| If you use chroot to run something, it's interesting how the dynamic libs you need to get in place grows until you are mirroring a whole linux in a subtree. It gives you a sense for how you end up with containers. One thing that is wild to me is how nix solves this problem, of things needing to be linked together. It doesn't solve it with containers, but by rewriting the location of the links in the executable to be in the nix store. You can run LDD and see it in action. To me, all that points at containers being in some way a solution to Dynamic linking. And maybe an over the top solution. Should we be doing more static linking? Not even depending on libc? What are the challenges with that? |
The interesting thing about how Nix approaches the problem is to replace the concept of FHS almost entirely (only a couple binaries are linked to /) by hijacking PATH, and the linker configs like you mentioned. The biggest difference being that the whole version-pinned dep tree is encoded in a nix package(and in the linker config of the binaries it produces) rather than just the package itself.
At some level you could say there is no "dynamic" runtime linking in nix, i.e the linker uses partially specified deps in a discovery phase, all of the link bindings happen at build time.

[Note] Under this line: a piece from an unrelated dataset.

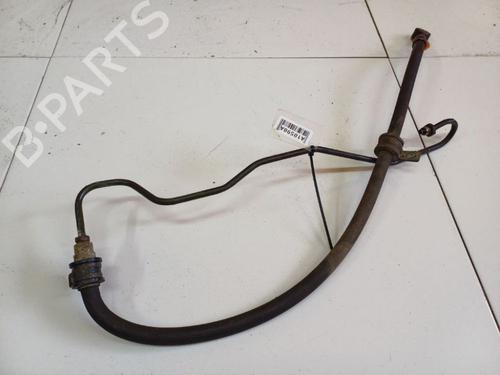 Used Pipe Pipe 34931284 34931284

The FHS did attempt to solve the issue of multi-version dependencies with an interesting name and symlink setup, but they are usually still bound by fairly loose version constraints (like major version). Containers are a lot more like nix in this way, where deps are "resolved" at build time by the distro's package manager by virtue of controlling the process' filesystem.
This is one major issue with the reproducibility of container builds, the distro package managers are not deterministic, you could run a build back-to-back and get different deps depending on your timing(yes, even between test and build CI steps).